Under the first agreement, most of the long-range missiles will be taken off-target. A few of the older ones will be aimed at ocean expanses.

Experts say there is no way for one side to know whether the other is cheating. And the missiles can be retargeted within minutes. But the growing trust between the two sides, Uon trigger-alert and glowering at each other for more than four decades, obscured such reservations.

Clinton and Yeltsin capped their two-day summit meeting Friday with a series of agreements intended to build what Clinton calls "an equal partnership" between the United States and Russia. They also:

Affirmed Clinton's "Partnership for Peace" plan as the best way for NATO to expand its role into gradually providing security for all of Europe, including full support and participation by Russia.

Issued a human rights statement, vowing to combat all forms of intolerance, including both anti-Semitism and discrimination against Russians by former Soviet captive states in the Baltics such as Lithuania and Latvia.

Signed a contract committing the United States to buy $12 billion in highly enriched uranium from Russia over the next 20 years.

Agreed that Russia must press full speed ahead with its economic revisions while trying to cushion their social impact by providing more job retraining and other services to people hurt in the transition from communism to a market-based economy.

Launched a $100 million Fund for Large Enterprises to promote private-sector development in Russia.

Agreed to meet in July at the G-7 summit meeting of the most developed nations, in Italy, and for Yeltsin to make a state visit to the United States next autumn.
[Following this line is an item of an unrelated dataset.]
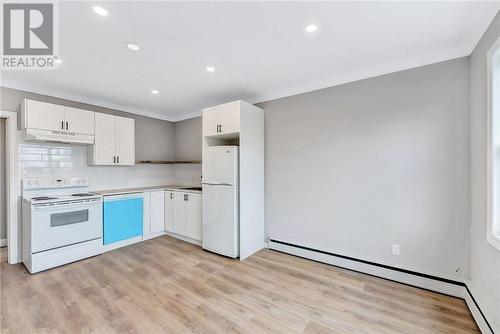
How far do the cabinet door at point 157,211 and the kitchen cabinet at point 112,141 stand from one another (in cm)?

Ukraine To Dismantle Missiles

As part of the Ukrainian accord, a White House statement said, 46 SS-24s, the deadliest missiles in the third-largest nuclear arsenal in the world, will be deactivated within 10 months by having their warheads removed. At least 200 warheads from SS-24s and older SS-19 missiles will be shipped to Russia during this period.

Russia, in return, will provide Ukraine with fuel assemblies for its nuclear power industry - the country is sagging under energy shortages - along with 100 tons of enriched uranium. And the United States will advance $60 million as a down payment on the $1 billion Ukraine is expected to earn over 20 years from the sale of the uranium in all its warheads.